Technically that's a really big spoiler; however, it's given away in the trailers so I'm not worried about revealing it here. This is a good place to end the plot summary, on the other hand. It does set up the three main plot threads: Matt King trying to raise two daughters after his wife is out of the picture, Matt King dealing with the shock of finding out his wife was unfaithful, and Matt King dealing with the land his family owns and the different sides wanting different outcomes. The script does a wonderful job of developing these three threads and then weaving them together. We get to know these characters, who are much more complex than at first glance. As we watch them move through their journeys, we quickly become emotionally attached to them.
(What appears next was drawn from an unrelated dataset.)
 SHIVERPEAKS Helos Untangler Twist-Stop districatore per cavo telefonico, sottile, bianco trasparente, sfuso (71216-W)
This is partially due to the amazing writing, but also due to the award-worthy acting. I'm disappointed George Clooney didn't win the Oscar for Best Actor, but I'm just as disappointed Shailene Woodley didn't at least earn an Oscar nomination. She did earn a number of major nominations and even won the Independent Spirit Award, so her work didn't go unnoticed. I'm not a fan of The Secret Life of the American Teenager, but her performance here has given me a lot more respect. On a side note, she's like this year's Mila Kunis, in that she earned a lot of nominations and even some awards, but missed out on the Oscar nod.

The Extras

The extras on the DVD are limited to a trio of featurettes. Everybody Loves George is a seven and a half minute long featurette on George Clooney and how much everybody loves him. Working With Alexander is close to 14 minutes long and is about Alexander Payne and how much everybody loves him. Finally, Hawaiian Style runs 17 minutes and it is about the locations and how the spirit of Hawaii is infused into every part of the film.
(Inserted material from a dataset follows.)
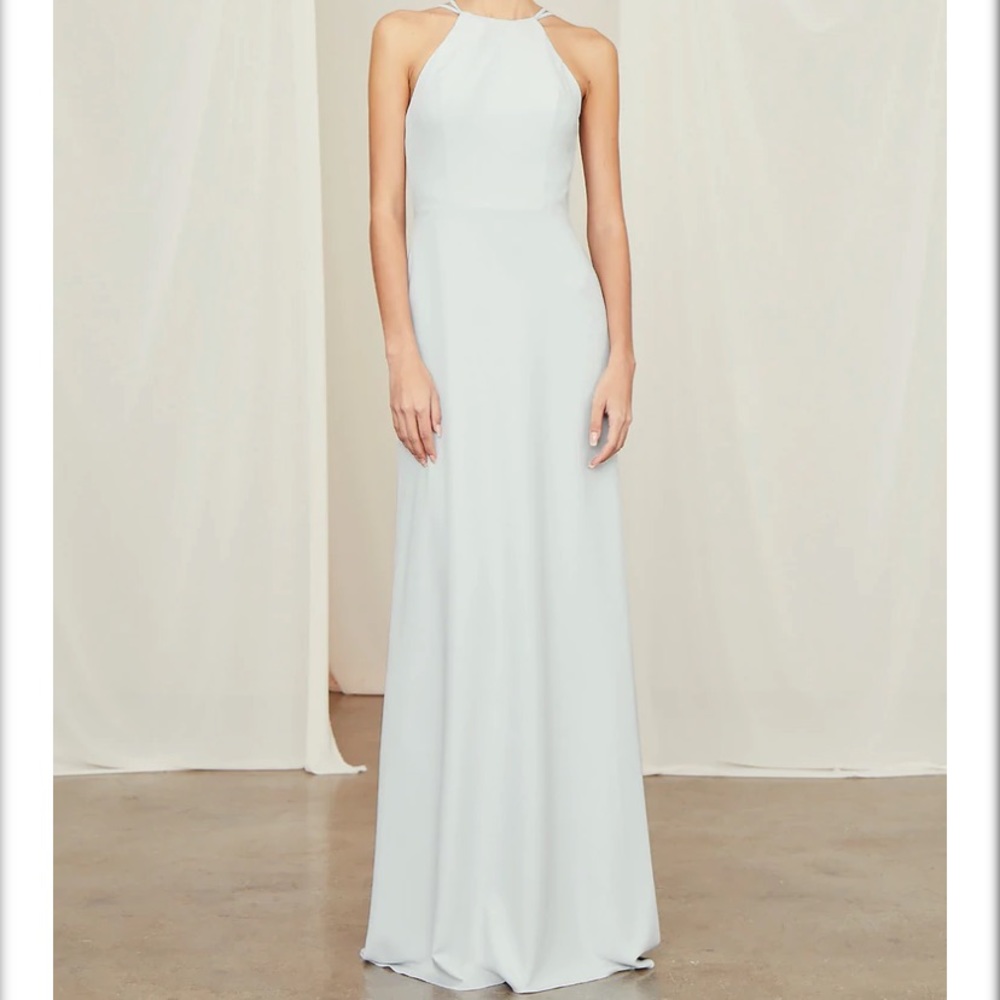 Amsale bridesmaid dress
The Blu-ray has arrived and only a day late. There were plenty of exclusive extras, although they don't push the technology. These start with two deleted scenes with intertitles explaining the cuts. The Real Descendants spends 12 minutes talking about the real life history of the family this film is loosely based on. The 8-minute featurette, Casting, is self-explanatory. Working With Water is an 11-minute featurette on trying to film on the ocean. Waiting for the Light is a 3-minute behind-the-scenes featurette while the filmmakers wait for a cloud to pass by so that the light it right. There is a short, silent film called The World Paradise: Hawaii. This archival 10-minute short film shows off all of the attractions of Hawaii and it is quite interesting, although it would have been nice if some background music was included. A Conversation with George Clooney and Alexander Payne has George Clooney and Alexander Payne talking about filmmaking for 12 minutes. Finally there are three music videos. Like I said, it doesn't push the technology, but it certainly provides a lot of additional value to the Blu-ray.
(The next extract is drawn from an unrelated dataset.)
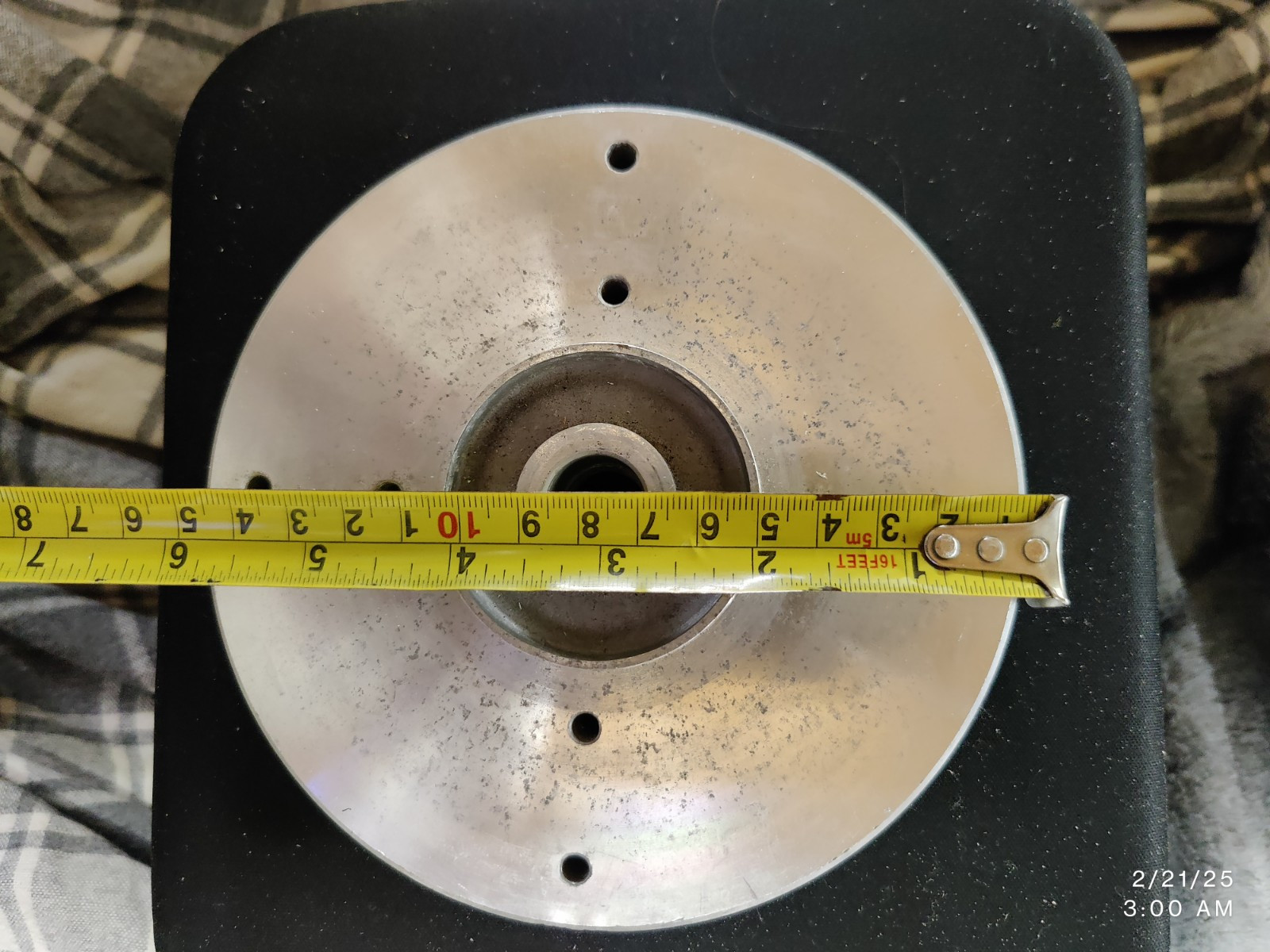 Wind Turbine Flange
As for the tech specs, the film looks amazing with excellent details and fantastic colors. This is most important while the movie showcases the Hawaiian natural beauty. There are deep black excellent contrast and absolutely no compression issues. The audio is nearly as strong, but as a dialogue driven drama, its audio mix is not very complex.

Finally we get to the price. The Combo Pack costs 33% more and does have some exclusive extras and looks and sounds great in high definition. None of the extras push the technology, nor is this a visual / audible feast, but it is still worth paying the extra money.

The Verdict

Overall, The Descendants isn't the best film from 2011 I've reviewed, but it is clearly in the top ten, and I've reviewed more than half of the Best Picture Oscar nominees. The DVD is absolutely worth picking up, while the Blu-ray Combo Pack is Pick of the Week material.